Will you be doing skin to skin in the delivery room or will you want your own space right away?
Does the birthing location have the ability to give the parents their own room with baby? If not, what is the plan for the 24-28hrs baby will be in the hospital?
How will baby be fed? Will the surrogate be pumping to provide milk? If so, will you as parents be using formula or purchasing milk from the hospital until the surrogate’s supply is established?
This list is only the beginning! This is just a short example of topics to be dug into.
Together, as a team, you will also go over the role of the doula during the birth. This is when your doula’s specialty is really going to shine! She is there for both you, the intended parents, as well as the birthing person. And as each person’s needs are going to change throughout, so will her role. Initially she will be providing labor support to the surrogate, often before you have arrived to join the birth. This may be together with the birthing person’s partner if they have one, or one on one. Once you have joined the birth she will continue to focus on the birthing person, while being able to help offer emotional support to the intended parents. She will continue to be your guide throughout the labor and birth. This may include answering questions you have about procedures that may be brought up (plain language, not medical terms), reminding you of the knowledge you have in your tool bag to be able to make informed decisions.
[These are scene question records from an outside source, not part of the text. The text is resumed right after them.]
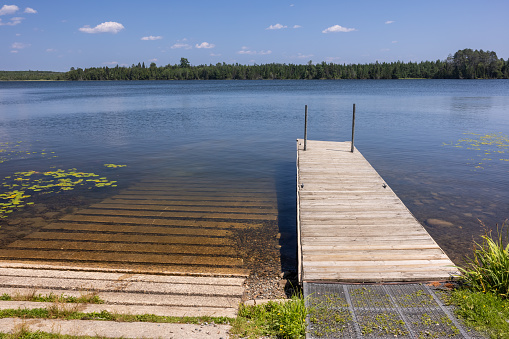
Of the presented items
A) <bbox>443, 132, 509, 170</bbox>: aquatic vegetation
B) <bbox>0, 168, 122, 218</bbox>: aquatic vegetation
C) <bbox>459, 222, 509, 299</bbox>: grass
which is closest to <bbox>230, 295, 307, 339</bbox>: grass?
<bbox>459, 222, 509, 299</bbox>: grass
And maybe most beautifully, she will be able to help ensure everyone’s needs can be met, without missing out on the birthing experience. This can include helping to facilitate phone calls, playing bouncer at the delivery room door (yes this is totally a thing!) and getting food and drinks to keep everyone fueled! She is there for it all!
Once baby has arrived, your doula will either stay with your gestational carrier or accompany you to your room with baby for 1-2hrs. It is important to know beforehand where everyone has agreed she will be best utilized. You may even consider having her split her time, such as the first hour with the surrogate while the parents have their golden hour of skin to skin, and then the second hour with the parents to help with feeding and newborn procedure questions.
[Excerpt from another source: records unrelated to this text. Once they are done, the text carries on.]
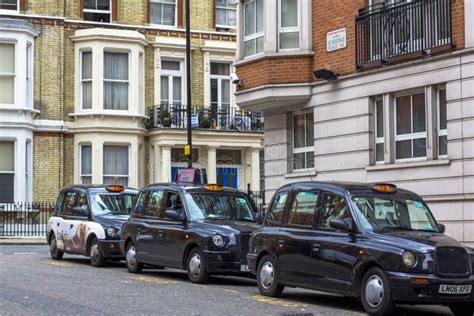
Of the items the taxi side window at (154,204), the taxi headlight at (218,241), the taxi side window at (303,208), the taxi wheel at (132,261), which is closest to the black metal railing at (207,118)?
the taxi wheel at (132,261)

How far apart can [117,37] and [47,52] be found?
8.94ft

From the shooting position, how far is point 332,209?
45.7 ft

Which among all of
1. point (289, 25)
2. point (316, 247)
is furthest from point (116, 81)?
point (316, 247)

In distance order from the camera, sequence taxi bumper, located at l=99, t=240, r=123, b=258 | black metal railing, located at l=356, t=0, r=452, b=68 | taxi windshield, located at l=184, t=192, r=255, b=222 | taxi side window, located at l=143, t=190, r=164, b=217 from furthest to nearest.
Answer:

After everyone has returned home from the birthing location, doulas can still offer an amazing amount of support to the new family and gestational surrogate in their individual homes. This includes:
Cooking meals to nurture the new family or healing surrogate.
Helping new parents to become comfortable in their new routine.
Assisting in nighttime feedings while the new parents get in some much-deserved sleep.
Doing light housekeeping to keep the house in working order. Who knew so much laundry was possible!
Run errands and pick up groceries while everyone adjusts and heals.
There is no shortage of ways a doula can help you during your journey. They are there to help guide you, but more importantly, they are there to enrich your experience. Together with the rest of your birth team, your doula will help welcome your sweet baby into your waiting arms.